With these changes, overall tax hikes in the new budget fall from $1.5 billion over two years to just over $1.3 billion. The new budget also cancels close to $500 million in previously approved tax cuts that were supposed to be implemented in the coming biennium.

The chief means Malloy and legislators use to pay for these tax rollbacks involves a new plan to share sales tax receipts with cities and towns.

Connecticut is supposed to begin depositing $159 million in receipts into the revenue-sharing program next fiscal year, $277 million in 2016-17, and $362 million in 2017-18.

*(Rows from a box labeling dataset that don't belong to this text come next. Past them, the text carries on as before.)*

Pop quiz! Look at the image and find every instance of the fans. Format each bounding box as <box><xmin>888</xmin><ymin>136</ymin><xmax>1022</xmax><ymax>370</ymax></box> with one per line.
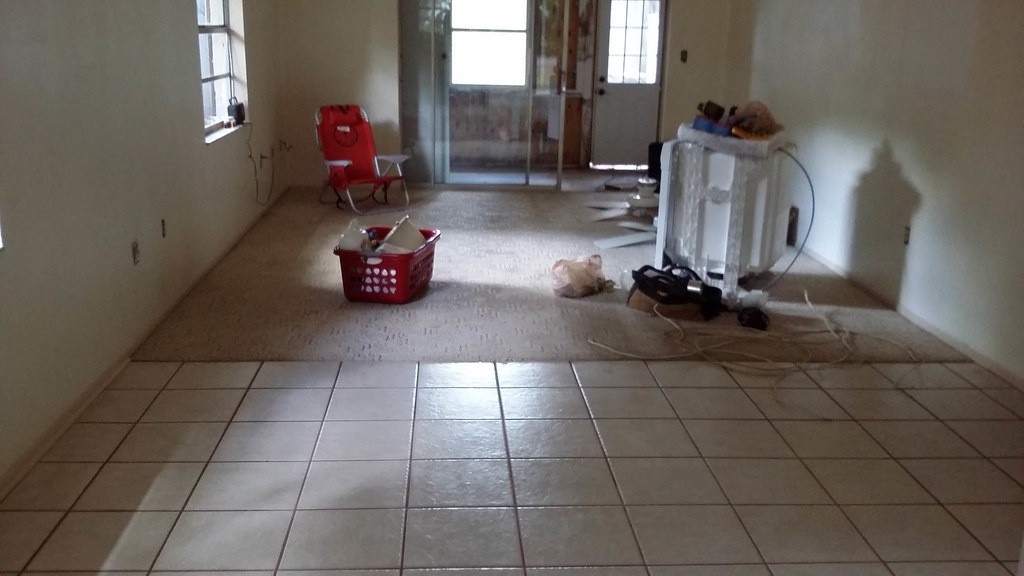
<box><xmin>585</xmin><ymin>177</ymin><xmax>659</xmax><ymax>222</ymax></box>
<box><xmin>594</xmin><ymin>214</ymin><xmax>658</xmax><ymax>250</ymax></box>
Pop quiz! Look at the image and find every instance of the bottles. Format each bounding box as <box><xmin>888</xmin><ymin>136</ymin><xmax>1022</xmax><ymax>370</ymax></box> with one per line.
<box><xmin>339</xmin><ymin>220</ymin><xmax>368</xmax><ymax>253</ymax></box>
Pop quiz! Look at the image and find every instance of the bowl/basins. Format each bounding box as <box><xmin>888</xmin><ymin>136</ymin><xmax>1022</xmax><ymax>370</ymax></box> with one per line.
<box><xmin>383</xmin><ymin>216</ymin><xmax>425</xmax><ymax>250</ymax></box>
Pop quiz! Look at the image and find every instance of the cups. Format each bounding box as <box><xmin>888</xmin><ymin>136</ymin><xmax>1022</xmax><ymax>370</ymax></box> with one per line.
<box><xmin>638</xmin><ymin>178</ymin><xmax>657</xmax><ymax>197</ymax></box>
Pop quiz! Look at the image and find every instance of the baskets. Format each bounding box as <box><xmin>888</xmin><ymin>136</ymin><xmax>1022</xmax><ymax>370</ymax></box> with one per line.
<box><xmin>333</xmin><ymin>225</ymin><xmax>442</xmax><ymax>305</ymax></box>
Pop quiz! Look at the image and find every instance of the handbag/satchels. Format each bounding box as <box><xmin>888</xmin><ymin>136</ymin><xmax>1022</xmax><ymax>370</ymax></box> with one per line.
<box><xmin>550</xmin><ymin>254</ymin><xmax>605</xmax><ymax>298</ymax></box>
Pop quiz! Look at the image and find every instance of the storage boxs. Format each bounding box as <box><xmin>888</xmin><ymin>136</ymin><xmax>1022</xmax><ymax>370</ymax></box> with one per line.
<box><xmin>333</xmin><ymin>226</ymin><xmax>442</xmax><ymax>304</ymax></box>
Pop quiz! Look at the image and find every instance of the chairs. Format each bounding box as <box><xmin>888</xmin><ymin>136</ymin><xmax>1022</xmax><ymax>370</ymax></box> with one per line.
<box><xmin>318</xmin><ymin>103</ymin><xmax>411</xmax><ymax>213</ymax></box>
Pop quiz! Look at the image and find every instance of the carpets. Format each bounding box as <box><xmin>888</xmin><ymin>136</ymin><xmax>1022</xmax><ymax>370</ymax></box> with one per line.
<box><xmin>131</xmin><ymin>175</ymin><xmax>977</xmax><ymax>366</ymax></box>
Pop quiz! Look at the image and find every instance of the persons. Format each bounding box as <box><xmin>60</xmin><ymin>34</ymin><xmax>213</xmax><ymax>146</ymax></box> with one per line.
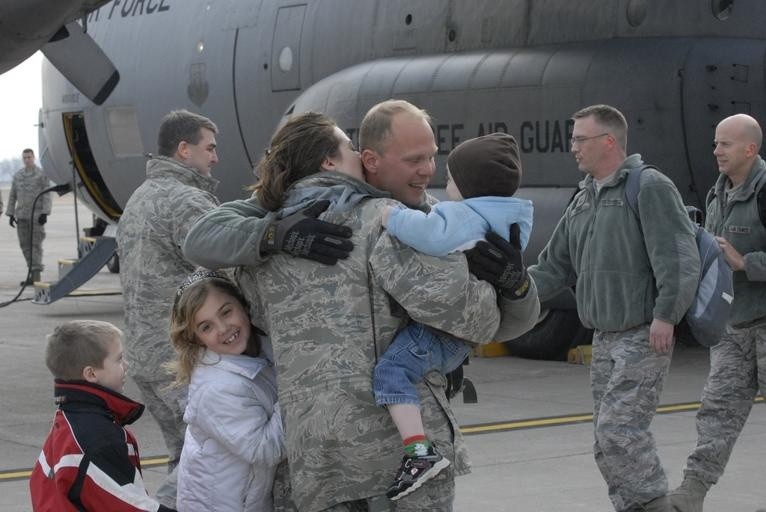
<box><xmin>182</xmin><ymin>98</ymin><xmax>542</xmax><ymax>511</ymax></box>
<box><xmin>114</xmin><ymin>108</ymin><xmax>266</xmax><ymax>511</ymax></box>
<box><xmin>28</xmin><ymin>319</ymin><xmax>175</xmax><ymax>511</ymax></box>
<box><xmin>667</xmin><ymin>113</ymin><xmax>765</xmax><ymax>511</ymax></box>
<box><xmin>249</xmin><ymin>110</ymin><xmax>504</xmax><ymax>510</ymax></box>
<box><xmin>525</xmin><ymin>103</ymin><xmax>703</xmax><ymax>511</ymax></box>
<box><xmin>370</xmin><ymin>133</ymin><xmax>534</xmax><ymax>501</ymax></box>
<box><xmin>6</xmin><ymin>147</ymin><xmax>52</xmax><ymax>289</ymax></box>
<box><xmin>176</xmin><ymin>267</ymin><xmax>289</xmax><ymax>510</ymax></box>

But it only planned to share $10 million with municipalities in the first year. The first big transfer, $228 million, comes in 2016-17, with $288 million headed to communities in 2017-18.

Municipal leaders and Republican lawmakers both have expressed concern that the state won’t maintain this program. That’s because nonpartisan analysts already are projecting an $832 million budget hole – more than 4 percent of annual operating costs – in 2017-18. And that assumes state tax revenues will grow by very healthy amounts between now and then.

Compounding this challenge, the budget adjustments shave $108 million off of payments into the revenue-sharing account in the next two fiscal years combined. And while that still leaves enough to cover planned payments to communities in 2015-16 and 2016-17, the fund would have less than $90 million available entering 2017-18 – when communities are slated to get $288 million and a big deficit may have to be resolved.

The governor had sought broad authority to trim funding for health care, social services, higher education and municipal aid to help pay for the tax hike rollbacks.

Lawmakers opted not to grant that to Malloy.

Instead they agreed to $12.5 million per year, or $25 million over the biennium, in small cuts to a wide array of state agencies. And while that does include public colleges and universities, most of it is centered on the “other expense” accounts in Executive Branch departments. These accounts typically fund various legal and consulting services and other miscellaneous expenses.

And none of these reductions involve municipal aid.

Lawmakers and Malloy also agreed to cut $13 million in 2016-17 from the account used to fund raises in new contract awards. This would remove a small portion of the money set aside for raises for union and non-union personnel.

Other cuts made to help pay for the tax-hike rollbacks include:

$16.3 million in 2016-17 from the new transportation infrastructure enhancement initiative.
$7.8 million taken in 2016-17 from public financing fund for state elections.
Though most of the adjustments were designed to roll back tax increases, lawmakers also modified Medicaid spending to carve out more dollars for hospitals and nursing homes.

The revisions assume $17.5 million per year in Medicaid savings through various efficiencies.

About $10 million of this annual savings would be used to reverse planned reductions in rates paid to providers who treat Medicaid patients. Another $5 million would be used each year to supplement a funding pool for small hospitals. And $1 million would be added annually to support direct care workers at nursing homes.

This would leave a net annual savings of $1.5 million.